Freelancers beat the blues
“Blue Monday” has been getting it in the neck on Twitter and Facebook this week, with scientists deriding the idea as a PR stunt. They’re right, of course – there isn’t a jot of proper evidence to suggest that Monday 21 January really is the precise day on which British workers hit rock-bottom in a post-Christmas, mid-winter, credit card debt-inspired depression.
However, like all PR stunts that capture the imagination and get people talking, there is a bit of truth to the Blue Monday idea. There’s no doubt that many people are fed up with their jobs – and that in early January, when there’s not much to look forward to other than months of cold weather, and when the bills for Christmas start to arrive, work can feel even more miserable than at other times of the year.
Full credit, then to Kashflow, an accounting software provider, which came up with its own take on the Blue Monday PR exercise. It installed emergency boxes in locations around London – like the ones you see on trains – containing £50 and a letter from Kashflow founder Duane Jackson encouraging people to start their own businesses (plus a year’s subscription to Kashflow’s services). The boxes were labelled: “Break glass in case of emergency” – the emergency in this case being stuck in a hated job on the supposedly most depressing day of the year.
Kashflow’s campaign was a cute trick with a resonant message. For as many freelancers discovered some time ago, the thing to do if you’re miserable at work could well be to strike out on your own.
We know, of course, that many people have already done exactly that – Kingston University’s research put the number of freelancers in the UK at 1.53 million at the end of 2011 (the figure has probably risen further since then), up from 1.4 million three years previously.

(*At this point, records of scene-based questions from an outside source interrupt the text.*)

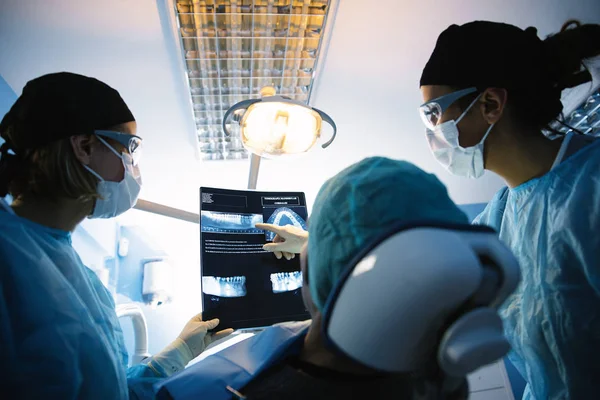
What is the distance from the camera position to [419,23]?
1600 millimetres

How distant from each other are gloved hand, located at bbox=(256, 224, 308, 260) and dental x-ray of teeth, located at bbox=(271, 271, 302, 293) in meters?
0.07

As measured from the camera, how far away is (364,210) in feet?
1.90

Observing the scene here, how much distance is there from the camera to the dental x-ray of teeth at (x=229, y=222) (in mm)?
1362

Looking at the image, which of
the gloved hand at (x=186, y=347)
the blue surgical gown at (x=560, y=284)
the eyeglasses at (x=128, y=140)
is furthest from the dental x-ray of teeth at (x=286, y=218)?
the blue surgical gown at (x=560, y=284)

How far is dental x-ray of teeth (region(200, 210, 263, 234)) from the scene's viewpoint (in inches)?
53.6

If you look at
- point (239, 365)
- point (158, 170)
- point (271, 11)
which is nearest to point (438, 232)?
point (239, 365)

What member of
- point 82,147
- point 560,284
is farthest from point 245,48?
point 560,284

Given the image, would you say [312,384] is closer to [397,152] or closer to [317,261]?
[317,261]

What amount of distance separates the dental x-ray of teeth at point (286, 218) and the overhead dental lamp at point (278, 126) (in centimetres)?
23

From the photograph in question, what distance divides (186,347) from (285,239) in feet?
1.66

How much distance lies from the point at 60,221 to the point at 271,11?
103 cm

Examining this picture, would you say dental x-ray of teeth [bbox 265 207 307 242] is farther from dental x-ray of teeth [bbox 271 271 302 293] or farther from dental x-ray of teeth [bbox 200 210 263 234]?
dental x-ray of teeth [bbox 271 271 302 293]

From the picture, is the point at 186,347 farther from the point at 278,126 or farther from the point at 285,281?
the point at 278,126

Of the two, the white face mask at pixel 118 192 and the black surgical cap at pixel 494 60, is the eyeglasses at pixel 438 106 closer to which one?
the black surgical cap at pixel 494 60
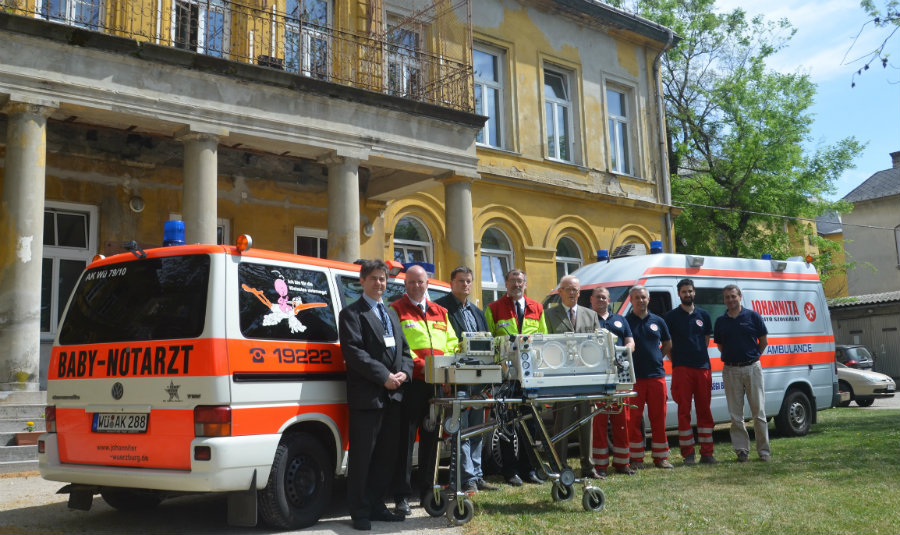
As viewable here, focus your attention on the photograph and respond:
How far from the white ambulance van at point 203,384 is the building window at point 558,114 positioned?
45.4ft

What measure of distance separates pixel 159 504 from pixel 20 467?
267 cm

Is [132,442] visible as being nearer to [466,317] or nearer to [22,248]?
[466,317]

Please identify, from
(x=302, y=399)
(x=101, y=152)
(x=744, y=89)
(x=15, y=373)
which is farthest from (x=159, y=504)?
(x=744, y=89)

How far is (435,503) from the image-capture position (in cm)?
598

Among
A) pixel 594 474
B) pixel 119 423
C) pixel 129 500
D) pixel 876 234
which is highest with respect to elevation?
pixel 876 234

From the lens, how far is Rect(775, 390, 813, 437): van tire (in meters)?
11.6

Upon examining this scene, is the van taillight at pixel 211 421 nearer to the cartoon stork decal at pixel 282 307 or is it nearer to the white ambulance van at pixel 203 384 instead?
the white ambulance van at pixel 203 384

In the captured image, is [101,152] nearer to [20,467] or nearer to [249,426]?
[20,467]

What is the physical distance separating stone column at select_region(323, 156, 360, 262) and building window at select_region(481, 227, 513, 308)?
212 inches

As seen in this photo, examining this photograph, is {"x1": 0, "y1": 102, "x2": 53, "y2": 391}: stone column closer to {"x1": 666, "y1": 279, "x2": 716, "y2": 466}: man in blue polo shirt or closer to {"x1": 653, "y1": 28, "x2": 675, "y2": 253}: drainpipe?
{"x1": 666, "y1": 279, "x2": 716, "y2": 466}: man in blue polo shirt

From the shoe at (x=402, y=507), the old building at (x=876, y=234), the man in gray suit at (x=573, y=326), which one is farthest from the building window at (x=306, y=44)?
the old building at (x=876, y=234)

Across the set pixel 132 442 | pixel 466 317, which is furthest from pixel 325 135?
pixel 132 442

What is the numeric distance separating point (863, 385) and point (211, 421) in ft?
61.0

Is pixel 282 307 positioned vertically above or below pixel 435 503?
above
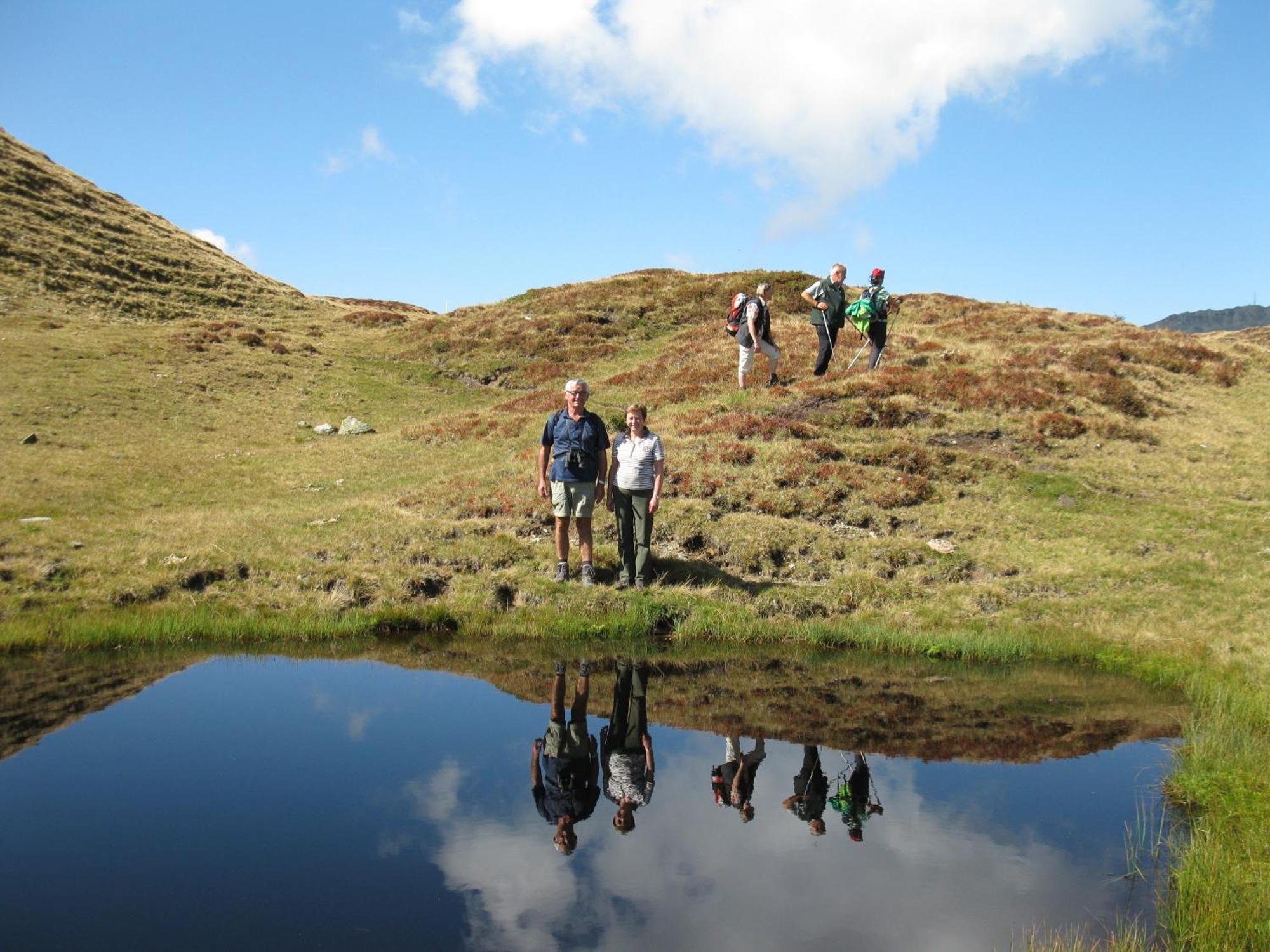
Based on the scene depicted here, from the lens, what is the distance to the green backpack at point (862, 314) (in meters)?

That increase sometimes gets dismissed as a function of the difficult economic environment of the past five years – the suggestion is that people are going freelance after losing their jobs and being unable to find employment elsewhere.

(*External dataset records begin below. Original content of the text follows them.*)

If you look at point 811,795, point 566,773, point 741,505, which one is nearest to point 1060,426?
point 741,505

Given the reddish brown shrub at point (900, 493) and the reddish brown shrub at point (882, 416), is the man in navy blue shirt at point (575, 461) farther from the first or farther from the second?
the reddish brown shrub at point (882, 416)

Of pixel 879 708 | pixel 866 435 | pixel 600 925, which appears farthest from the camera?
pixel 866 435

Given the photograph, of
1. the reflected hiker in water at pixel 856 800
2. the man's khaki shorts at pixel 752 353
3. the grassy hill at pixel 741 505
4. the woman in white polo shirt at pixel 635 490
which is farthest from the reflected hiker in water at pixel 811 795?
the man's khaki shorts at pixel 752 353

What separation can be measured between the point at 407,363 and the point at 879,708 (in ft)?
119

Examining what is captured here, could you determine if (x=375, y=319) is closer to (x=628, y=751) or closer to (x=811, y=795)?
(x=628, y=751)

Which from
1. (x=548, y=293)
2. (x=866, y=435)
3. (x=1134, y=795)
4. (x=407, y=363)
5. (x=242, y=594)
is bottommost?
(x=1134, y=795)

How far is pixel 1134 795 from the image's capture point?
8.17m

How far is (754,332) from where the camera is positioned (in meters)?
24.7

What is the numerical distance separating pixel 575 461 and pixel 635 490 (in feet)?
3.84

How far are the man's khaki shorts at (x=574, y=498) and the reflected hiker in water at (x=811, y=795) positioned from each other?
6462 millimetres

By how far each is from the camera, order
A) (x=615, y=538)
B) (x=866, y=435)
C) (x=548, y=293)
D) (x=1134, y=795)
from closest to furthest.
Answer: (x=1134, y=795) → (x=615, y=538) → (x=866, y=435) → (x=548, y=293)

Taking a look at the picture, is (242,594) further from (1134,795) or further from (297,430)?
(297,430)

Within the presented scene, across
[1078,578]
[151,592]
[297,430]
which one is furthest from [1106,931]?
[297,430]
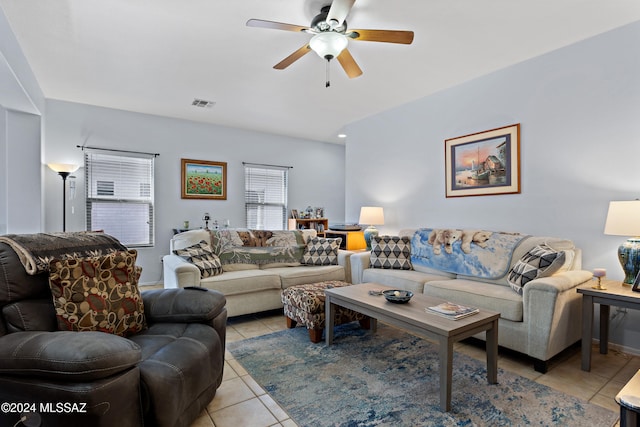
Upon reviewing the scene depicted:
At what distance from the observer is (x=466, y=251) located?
3309mm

No doubt some people do fall into that category - but many of those who have gone freelance after a redundancy have deliberately chosen to do so in preference to looking for a new job, rather than being forced down this road. Others have simply decided that they’ve had enough of working for other people.
Freelancing is flourishing in the UK and there’s every reason to think it will continue to do so. In this context, Kashflow’s campaign – PR stunt though it certainly is – will strike a chord with many people. Freelancing may not suit everyone, but there is every reason to give it a shot – particularly if you’re so miserable that Blue Monday actually feels like a reality, rather than a creation of the marketers.
If you’re freelancing already, feel free to spread the message by explaining how you spent Blue Monday. One of the big advantages of working for yourself can be the opportunity to decide when to work; freelancers who felt despondent on Monday got to go back to bed – or go sledging.